In another chapter, Mr. Taylor’s spotlight focuses on François Bon who writes about the “anonymous not-quite-down-and-out” city dwellers who inhabit the high-rise, low rent apartment complexes of Paris’ outlying suburbs. Many of his stories take a theatrical approach to the depiction of crime. His novel, Daewoo, describes the effect of a Japanese TV factory on the local French community with Zola-esque realism.

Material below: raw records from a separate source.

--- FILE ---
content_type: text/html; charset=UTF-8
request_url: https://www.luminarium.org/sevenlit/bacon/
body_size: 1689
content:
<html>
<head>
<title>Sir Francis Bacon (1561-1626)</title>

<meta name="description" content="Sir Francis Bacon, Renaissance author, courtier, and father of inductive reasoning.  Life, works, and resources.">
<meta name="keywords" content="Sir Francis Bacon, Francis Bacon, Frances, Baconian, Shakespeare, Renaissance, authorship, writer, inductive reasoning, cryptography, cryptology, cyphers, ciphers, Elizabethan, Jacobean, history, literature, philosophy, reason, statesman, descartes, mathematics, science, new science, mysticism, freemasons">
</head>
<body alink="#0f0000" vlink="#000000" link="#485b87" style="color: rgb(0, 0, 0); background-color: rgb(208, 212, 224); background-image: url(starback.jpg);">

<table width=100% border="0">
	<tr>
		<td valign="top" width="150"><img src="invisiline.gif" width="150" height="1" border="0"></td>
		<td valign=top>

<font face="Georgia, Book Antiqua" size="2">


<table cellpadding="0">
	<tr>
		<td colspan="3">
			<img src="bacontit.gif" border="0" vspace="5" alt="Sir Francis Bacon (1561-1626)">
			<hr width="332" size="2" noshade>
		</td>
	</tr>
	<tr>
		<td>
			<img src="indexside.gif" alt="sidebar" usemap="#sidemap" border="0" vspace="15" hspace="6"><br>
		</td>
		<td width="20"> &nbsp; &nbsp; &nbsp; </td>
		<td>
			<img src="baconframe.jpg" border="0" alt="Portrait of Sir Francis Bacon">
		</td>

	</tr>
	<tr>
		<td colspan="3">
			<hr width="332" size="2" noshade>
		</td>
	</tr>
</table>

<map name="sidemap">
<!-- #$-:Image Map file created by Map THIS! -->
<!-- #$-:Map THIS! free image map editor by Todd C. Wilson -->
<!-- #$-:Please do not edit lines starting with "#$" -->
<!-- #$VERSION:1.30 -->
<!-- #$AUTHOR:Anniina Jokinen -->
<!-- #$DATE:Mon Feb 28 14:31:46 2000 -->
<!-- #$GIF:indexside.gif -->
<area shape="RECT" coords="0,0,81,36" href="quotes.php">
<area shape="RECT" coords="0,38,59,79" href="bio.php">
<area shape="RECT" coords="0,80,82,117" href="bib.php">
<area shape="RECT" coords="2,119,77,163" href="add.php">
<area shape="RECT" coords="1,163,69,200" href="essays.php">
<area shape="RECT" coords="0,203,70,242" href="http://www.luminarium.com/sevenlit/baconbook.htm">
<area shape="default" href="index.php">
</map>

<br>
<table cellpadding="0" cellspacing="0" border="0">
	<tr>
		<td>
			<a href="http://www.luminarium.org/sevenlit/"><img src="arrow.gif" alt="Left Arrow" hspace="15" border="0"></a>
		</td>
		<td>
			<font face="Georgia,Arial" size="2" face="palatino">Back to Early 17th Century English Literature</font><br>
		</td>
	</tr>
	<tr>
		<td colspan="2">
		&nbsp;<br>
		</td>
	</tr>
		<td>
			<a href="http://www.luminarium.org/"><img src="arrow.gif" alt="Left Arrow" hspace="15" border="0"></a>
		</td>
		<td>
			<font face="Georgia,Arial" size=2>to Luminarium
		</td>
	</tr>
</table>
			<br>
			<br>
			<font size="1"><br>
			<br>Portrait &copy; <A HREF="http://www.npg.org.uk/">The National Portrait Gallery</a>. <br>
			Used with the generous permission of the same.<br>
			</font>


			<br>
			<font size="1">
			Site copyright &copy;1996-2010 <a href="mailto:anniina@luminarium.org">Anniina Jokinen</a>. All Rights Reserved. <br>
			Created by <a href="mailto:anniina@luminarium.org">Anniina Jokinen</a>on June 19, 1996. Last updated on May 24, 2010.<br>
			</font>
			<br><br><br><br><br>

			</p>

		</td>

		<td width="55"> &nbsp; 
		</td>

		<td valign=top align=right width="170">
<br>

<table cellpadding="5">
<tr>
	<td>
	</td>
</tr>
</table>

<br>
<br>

In another informative intermezzo, Mt. Taylor discusses the differences between Shakespeare and Racine by way of Yves Bonnefoy’s translations. And still another section treats of French poets from the Caribbean including Aimé Césaire, Léon Demas, Léopold Sédar Senghor and others of the so-called “Négritude” movement. Also…the volume’s final chapter offers an in-depth comparison of French and American poetry which, while it supplies a wealth of information, is too dense and detailed for this writer even to attempt to summarize.
Others covered in this volume include Louis Calaferte who interweaves biblical exegesis and morality with prose and poetry whose self-excavation “reminds one of seers, shamans and other prophets of divine lunacy”; Pascal Quignard the contents of whose series of novels beginning with Les Ombres errants (Wandering Shades) are intricately analyzed in a long paragraph on page 200 which deserves the attention of any student; Michèle Desbordes author of historical-biographical novels; Catherine Pozzi, remembered more for her liaison with Valéry than for her passionate stories and poetry;
Pierre Klossowski who claimed to fabricate simulacra and was influenced by classical antiquity in The Baphomet; Claude Louis-Combet a lapsed seminarian who imagines the ultimate in sacrilegious pornography; Guy Debord, student revolutionary and founder of the International Situationist Movement; autobiographer and essayist, Marguerite Yourcenar; Emmanuel Bove, translated by Handke and admired by Beckett and Rilke; Irène Némirovsky who wrote about occupied France and whose novel, Suite français won the Renaudot Prize sixty years after she perished in Auschwitz; Pierre Guyotat whose topics of slavery, prostitution and torture stuns, shocks and disgusts; and finally, an essay on Samuel Beckett which treats the subject’s contradictions, character and biography rather than providing an analysis of his works.
In conclusion, I can only repeat in essence what I observed about Into the Heart of European Poetry. For the student of modern French literature, and for those not fluent in the language, there exists no better general introduction, than John Taylor’s Paths to Contemporary French Literature. These two volumes (soon to be joined by a third) provide all the orientation, compass-references, and landmarks required to begin a personal expedition into the forests, valleys and mountain ranges of modern French literature.